Analysis of financing sources shows that almost two third of national health expenditure is from out of pocket and government spends only 2.6 % of its total annual budget on  health.14 The government part of health care financing mainly goes in to preventive, curative and infrastructure components where as that of private sectors and NGOs mainly goes in to curative part. The irony however is that despite limited investment in health not all the allocated resources are utilized in health sector. The problems extend from timely release of resources for allocated purposes to lack of planning and modes of spending in government sector. One of the main reasons for poor spending is that there is limited community involvement in planning and monitoring services. Health care professionals also do not care about community interest while investing in health care. In private sector there is some focus on public interest but that too is business driven and is meant to gain public interest at the cost not afforded by majority.

            It is important for sustainable health system to develop infrastructure, ensure regular funding for running activities and supplies and ensure investment human resource development.
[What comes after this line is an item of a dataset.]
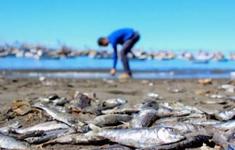 """Tảo """"sát thủ"""" khiến hơn 4.200 tấn cá hồi chết tại Chile"""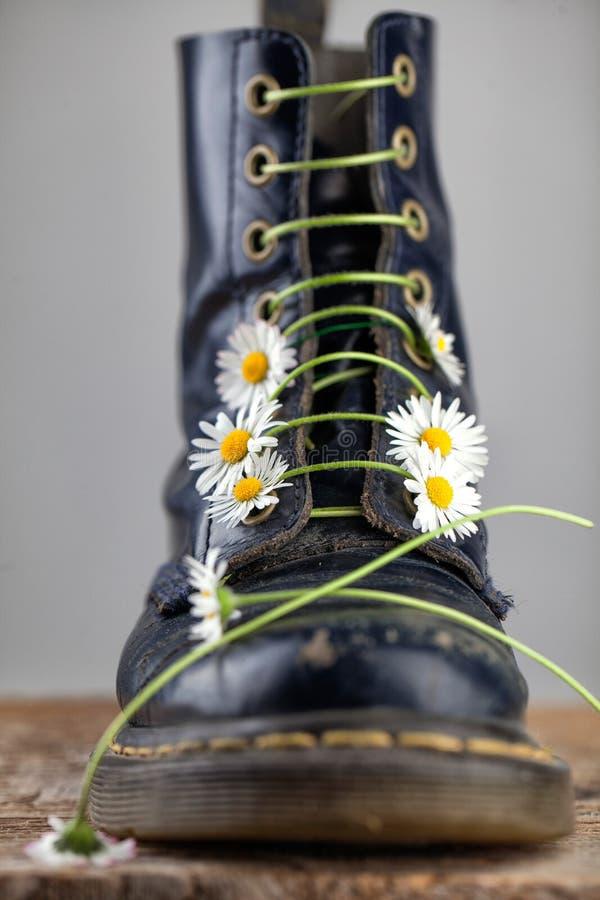 Kängor med Daisy Flowers royaltyfri fotografi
Although that human resource development is considered an important pillar for sustainable development but when it comes to planning the human resources component is mostly neglected either due to lack of priority or lack of resources.

Improvement in health has economic implications. Investment in health sector in recent past has shown improvement in health indictors. The Life expectancy has slightly improved over years from 59.1 years in 1990 to 64 years in 2005. Infant and maternal mortality rates decreased significantly over time.14 According to Pakistan economic survey 2006-07,15 healthy population positively contributes to the economic and social development. Therefore, a country’s investment in health sectors can have a long lasting effect on its prosperity. If people are healthy, the productivity and economic development will automatically improve.

Pakistan not only has the burden of communicable diseases but also non-communicable diseases contribute to public health problem. There is shortage of medical and paramedical staff at all levels. Some of the available staff lacks commitment and dedication. Corruption is a major challenge for health system, which not only includes absenteeism from work but also includes unethical behaviour and malpractices with patients. There is no regulation on charging  from patient so health care providers charge illegal fees. There is corruption in the drug supply as there is a huge influence of pharmaceutical companies in procurements. Poor planning leads to misallocation of resources and there is no concrete health policy which leads to vague outcome in terms of priorities setting. There is political influence, which affects smooth running of health facilities at grass root level.

There is immediate need of reforms at provincial level in order to modify the health care system according to modern needs and requirements, focusing mainly on primary health care as well as investing in advanced health care. There should be focus on capacity building of existing staff, ensuring their skill development in clinical practice, leadership, planning and monitoring. Provinces need to focus on preventive programs like immunization program to control vaccine preventable diseases. There is a need of a strong monitoring and evaluation activities to ensure smooth running of programs. Health programs also need to consider integration of health activities at provincial and district level to maximize use of resources and avoid duplication. There is a need to streamline private sector, especially NGOs. Private sector can take active part in social insurance schemes.16 There are lot of opportunities in Pakistan health care system which needs to be identified and benefitted for improving service delivery to people in order to fulfil the goal of universal health coverage.